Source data
::::::::

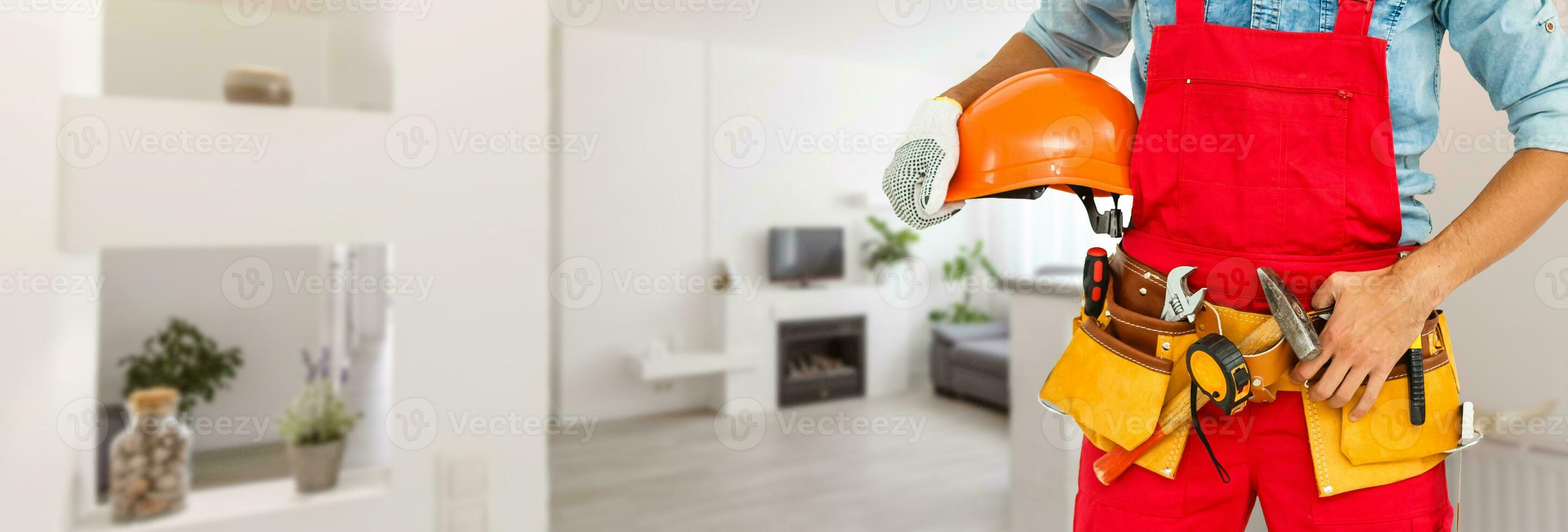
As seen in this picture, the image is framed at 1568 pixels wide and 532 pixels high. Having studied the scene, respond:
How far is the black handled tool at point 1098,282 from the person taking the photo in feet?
2.75

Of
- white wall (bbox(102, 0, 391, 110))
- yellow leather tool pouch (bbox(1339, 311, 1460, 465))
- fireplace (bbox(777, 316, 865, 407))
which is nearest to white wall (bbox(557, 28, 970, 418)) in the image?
fireplace (bbox(777, 316, 865, 407))

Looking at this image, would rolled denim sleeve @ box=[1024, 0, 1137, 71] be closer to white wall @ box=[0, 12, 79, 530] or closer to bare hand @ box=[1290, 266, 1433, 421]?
bare hand @ box=[1290, 266, 1433, 421]

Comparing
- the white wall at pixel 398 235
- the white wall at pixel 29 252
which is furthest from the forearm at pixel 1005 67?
the white wall at pixel 29 252

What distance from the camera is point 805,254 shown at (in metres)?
5.59

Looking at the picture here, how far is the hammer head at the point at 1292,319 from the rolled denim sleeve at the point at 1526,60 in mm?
258

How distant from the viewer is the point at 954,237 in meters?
6.54

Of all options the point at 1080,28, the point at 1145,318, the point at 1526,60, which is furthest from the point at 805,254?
the point at 1526,60

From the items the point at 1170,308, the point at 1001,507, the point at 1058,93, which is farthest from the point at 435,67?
the point at 1001,507

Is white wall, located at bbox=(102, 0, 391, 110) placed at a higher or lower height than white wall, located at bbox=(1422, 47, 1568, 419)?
higher

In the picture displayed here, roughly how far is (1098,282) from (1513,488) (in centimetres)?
112

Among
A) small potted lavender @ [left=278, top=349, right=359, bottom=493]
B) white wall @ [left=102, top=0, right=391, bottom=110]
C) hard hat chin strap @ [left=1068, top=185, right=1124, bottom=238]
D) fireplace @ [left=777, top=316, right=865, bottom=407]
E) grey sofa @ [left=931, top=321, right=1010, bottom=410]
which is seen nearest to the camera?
hard hat chin strap @ [left=1068, top=185, right=1124, bottom=238]

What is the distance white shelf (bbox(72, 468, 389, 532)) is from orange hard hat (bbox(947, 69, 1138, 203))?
1942 mm

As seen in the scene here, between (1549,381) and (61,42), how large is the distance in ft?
10.1

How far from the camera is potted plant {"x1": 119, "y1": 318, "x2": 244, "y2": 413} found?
371 cm
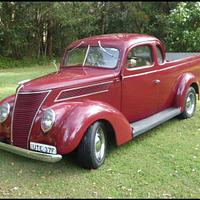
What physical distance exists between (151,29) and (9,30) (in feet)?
25.5

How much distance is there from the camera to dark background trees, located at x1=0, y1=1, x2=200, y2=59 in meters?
16.7

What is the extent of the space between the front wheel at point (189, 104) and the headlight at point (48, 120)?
139 inches

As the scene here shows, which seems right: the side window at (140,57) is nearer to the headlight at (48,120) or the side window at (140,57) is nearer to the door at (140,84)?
the door at (140,84)

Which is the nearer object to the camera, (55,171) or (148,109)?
(55,171)

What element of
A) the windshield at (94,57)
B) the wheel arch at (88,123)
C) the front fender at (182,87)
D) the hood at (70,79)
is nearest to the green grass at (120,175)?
the wheel arch at (88,123)

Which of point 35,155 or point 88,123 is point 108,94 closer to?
point 88,123

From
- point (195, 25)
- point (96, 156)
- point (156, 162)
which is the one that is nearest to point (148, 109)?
point (156, 162)

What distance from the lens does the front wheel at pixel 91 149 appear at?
4742mm

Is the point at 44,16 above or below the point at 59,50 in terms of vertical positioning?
above

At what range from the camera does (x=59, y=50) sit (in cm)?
2114

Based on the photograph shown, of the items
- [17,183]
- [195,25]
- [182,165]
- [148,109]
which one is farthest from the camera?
[195,25]

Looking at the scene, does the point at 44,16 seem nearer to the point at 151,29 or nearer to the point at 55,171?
the point at 151,29

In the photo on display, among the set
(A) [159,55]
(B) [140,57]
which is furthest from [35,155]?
(A) [159,55]

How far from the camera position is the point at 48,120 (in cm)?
460
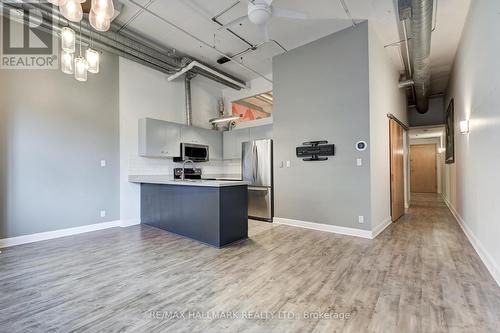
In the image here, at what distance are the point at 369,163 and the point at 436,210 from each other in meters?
4.13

::::::::

Requirements: Return every line of the records above word for word, omitting the pictures.

Answer to the task:
As seen in this picture, the image is framed at 1568 pixels wide and 532 pixels high. Having studied the scene, respond:
How far is the black handled tool at point 1098,282 from the person taking the photo in feet?
2.75

Of
- white wall (bbox(102, 0, 391, 110))
- yellow leather tool pouch (bbox(1339, 311, 1460, 465))
- fireplace (bbox(777, 316, 865, 407))
which is nearest to white wall (bbox(557, 28, 970, 418)) in the image?
fireplace (bbox(777, 316, 865, 407))

Looking at this image, would rolled denim sleeve @ box=[1024, 0, 1137, 71] be closer to white wall @ box=[0, 12, 79, 530] or closer to bare hand @ box=[1290, 266, 1433, 421]?
bare hand @ box=[1290, 266, 1433, 421]

Comparing
- the white wall at pixel 398 235
- the white wall at pixel 29 252
which is furthest from the forearm at pixel 1005 67?
the white wall at pixel 29 252

What distance from the camera is point 805,254 shown at (in metres)?
5.59

Looking at the picture here, how far is the hammer head at the point at 1292,319 from the rolled denim sleeve at the point at 1526,60 in mm?
258

How distant from the viewer is the point at 954,237 in meters?
6.54

Of all options the point at 1080,28, the point at 1145,318, the point at 1526,60, which is furthest from the point at 805,254?
the point at 1526,60

From the items the point at 1170,308, the point at 1001,507, the point at 1058,93, which is farthest from the point at 435,67?
the point at 1001,507

Is white wall, located at bbox=(102, 0, 391, 110) placed at a higher or lower height than white wall, located at bbox=(1422, 47, 1568, 419)?
higher

In the picture displayed here, roughly how far is (1098,282) from (1513,488) (in centimetres)?
112

Among
A) small potted lavender @ [left=278, top=349, right=359, bottom=493]
B) white wall @ [left=102, top=0, right=391, bottom=110]
C) hard hat chin strap @ [left=1068, top=185, right=1124, bottom=238]
D) fireplace @ [left=777, top=316, right=865, bottom=407]
E) grey sofa @ [left=931, top=321, right=1010, bottom=410]
which is seen nearest to the camera?
hard hat chin strap @ [left=1068, top=185, right=1124, bottom=238]

What is the distance white shelf (bbox(72, 468, 389, 532)) is from orange hard hat (bbox(947, 69, 1138, 203))?
1942 mm

As seen in the scene here, between (1549,381) and (61,42), how large is the distance in ft?
10.1

How far from the camera is potted plant {"x1": 119, "y1": 318, "x2": 244, "y2": 413} found?
371 cm
What physical distance exists between (151,29) and (9,30) (in feet)?
25.5

How much distance is there from the camera to dark background trees, located at x1=0, y1=1, x2=200, y2=59 in meters?
16.7

What is the extent of the space between the front wheel at point (189, 104) and the headlight at point (48, 120)?
139 inches

As the scene here shows, which seems right: the side window at (140,57) is nearer to the headlight at (48,120) or the side window at (140,57) is nearer to the door at (140,84)?
the door at (140,84)

Which is the nearer object to the camera, (55,171) or (148,109)?
(55,171)

What element of
A) the windshield at (94,57)
B) the wheel arch at (88,123)
C) the front fender at (182,87)
D) the hood at (70,79)
is nearest to the green grass at (120,175)?
the wheel arch at (88,123)

Which of point 35,155 or point 88,123 is point 108,94 closer to?
point 88,123

From
- point (195, 25)
- point (96, 156)
- point (156, 162)
which is the one that is nearest to point (148, 109)?
point (156, 162)

What distance from the lens does the front wheel at pixel 91 149 appear at?
4742mm

Is the point at 44,16 above or below the point at 59,50 in terms of vertical positioning?
above

At what range from the camera does (x=59, y=50) sit (in cm)?
2114

Based on the photograph shown, of the items
- [17,183]
- [195,25]
- [182,165]
- [148,109]
which one is farthest from the camera?
[195,25]

Looking at the scene, does the point at 44,16 seem nearer to the point at 151,29 or nearer to the point at 55,171?
the point at 151,29

In the photo on display, among the set
(A) [159,55]
(B) [140,57]
which is furthest from [35,155]?
(A) [159,55]

How far from the camera position is the point at 48,120 (in cm)?
460
In the image here, at what distance are the point at 369,163 and the point at 436,210 from each other in meters?
4.13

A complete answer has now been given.